The rocks are popular for climbers, and we saw small groups of people scaling the Rochers du Saussois.
Ian took a less onerous route to climb as high as he safely could, to take pictures of Catharina and the tiny village of Merry-sur-Yonne down below.
There was some painting and work done while we were there, but it was another glorious warm afternoon. Later in the day, a chap drove up in a van and basically told us one of the hotel boats would be mooring here the following evening, which was not a problem for us. And with that, he placed a sandwich board on the pontoon, which is really only long enough for one moderate length boat, effectively reserving the space. I’m pretty sure you can’t do this, even a hotel boat, but that’s not my call.
Another small van showed up soon after with a couple wanting to sell fresh produce. The woman said she was one of the éclusiers on this stretch and she was off duty. We did buy some tomatoes and zucchini, and off they went.
Mailly-la-Ville
The next run was from Merry sur Yonne to Mailly-la-Ville, again a short cruise in fine weather. We cruised past the place where we had previously moored at Mailly-le-Chateau, when Catherine and Simon were with us, and then into the écluse immediately upstream of the the town moorings.
At Mailly-la-Ville we were able to take advantage once again of the lovely free mooring – three good long pontoons with free power and water.
Several hotel boats passed in both directions while we were there, and we watched La Belle Epoque squeeze under the low bridge without any problem, so we were more comfortable that we would still make it with our repaired bimini which now could not be lowered.
We had a quick look around the town, noting the delightful sculpture in front of the Mairie – perhaps paired with the nymph at the écluse.
There was also a nice park and a lavoir.

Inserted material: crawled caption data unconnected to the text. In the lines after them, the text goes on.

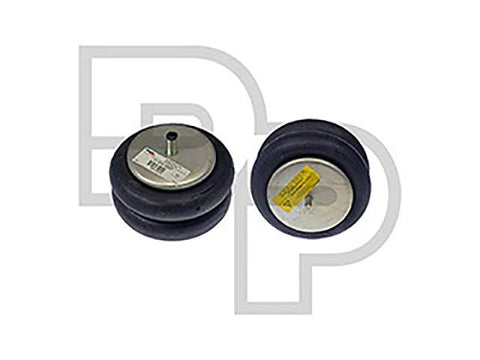 Dayton Parts 454-6897P Air Spring - Double Convoluted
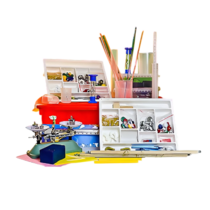 Набор для экспериментирования "Наблюдения за природой. Измерения" - «globural.ru» - Ивантеевка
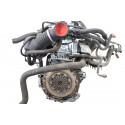 B4184S2 MOTOR COMPLETO VOLVO S40 BERLINA B4184S2 MOTOR COMPLETO VOLVO S40 BERLINA
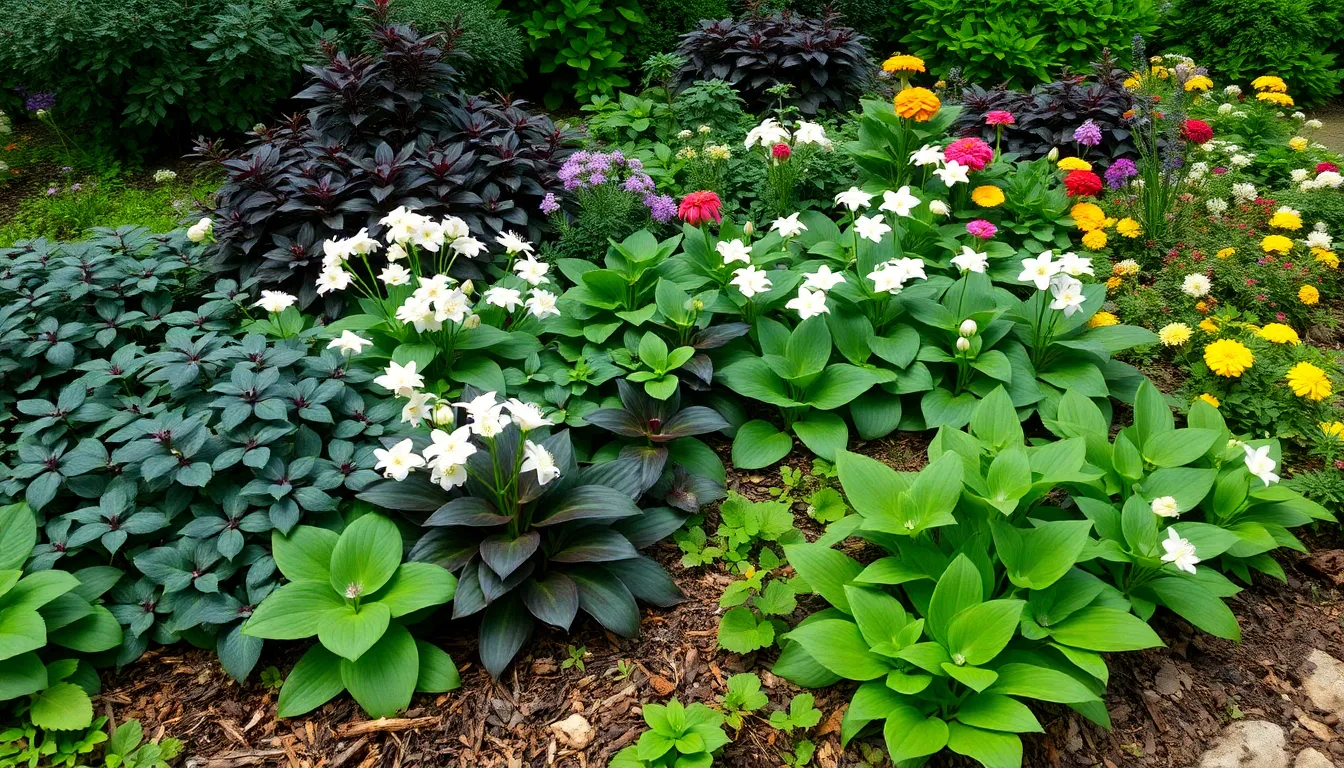 15 Deer Resistant Shade Plants That Actually Work (Proven Garden Winners) 16 15 Deer Resistant Shade Plants That Actually Work (Proven Garden Winners) 15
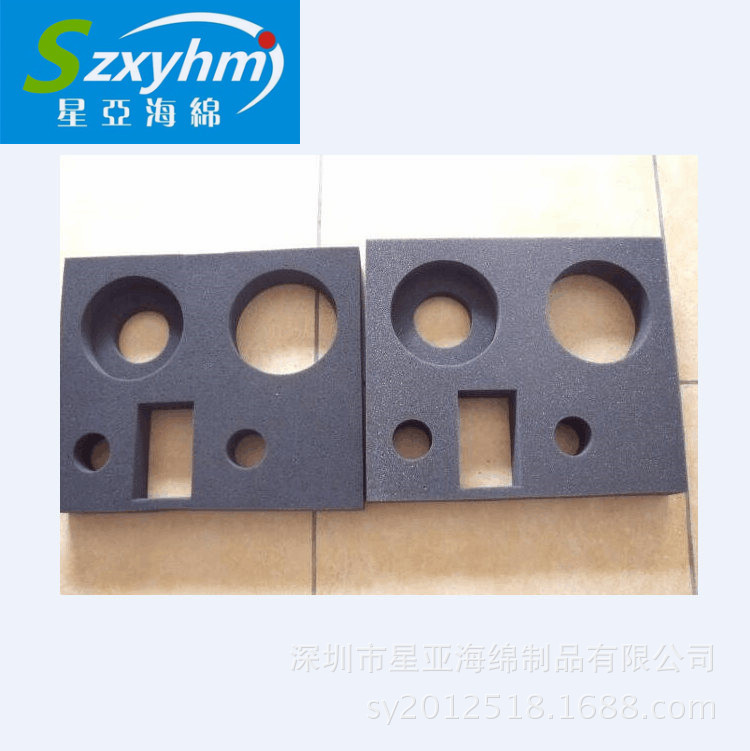 彩色泡绵发泡板材/片材 雕刻工具内衬防撞垫片 EVA压花冲型异形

That evening, we treated ourselves to one of our rare but always pleasant meals in the delightful courtyard of the restaurant, ‘Les Coûtas’.
The following day our aim was to visit L’écluse des dames, a feature we had not come to see while we were moored at Prégilbert (where instead we took in the nearby trout farm). An easy and very pleasant cycle ride along the towpath soon bought us to the écluse. On one side there is a cool children’s activity area with netted climbing routes up through the trees.
On the other, at the old écluse cottage, there is a restaurant, which we took advantage of this time, and enjoyed a meal out for the second day in a row!
Further up the hill behind the restaurant, we found an Impressively well-restored church, Eglise de Notre Dame Prégilbert.
We could get into the cimetière – always my first stop, but not into the church (and some photos on the internet suggest it is ruined inside at present).
On the way back, we had a look at the interesting architecture of the Église Saint-Adrien. Again, couldn’t get inside.
Vincelles
The following morning, we set off again on a six-hour cruise in fine weather ending once again at Vincelles. Mooring just behind La Belle Epoque it wasn’t long before a cruiser showed up with a couple of Kiwis we had met before in Clamecy. The four of us took our glasses of wine, sat on a little stone wall beside the hotel boat, and were treated to the jazz performance that must have been organised for their guests. A lovely way to end the day – with a free concert.
We had the prospect of some more painting – as there usually is – and just enjoying passing the time until the arrival of our next guests in a couple of days.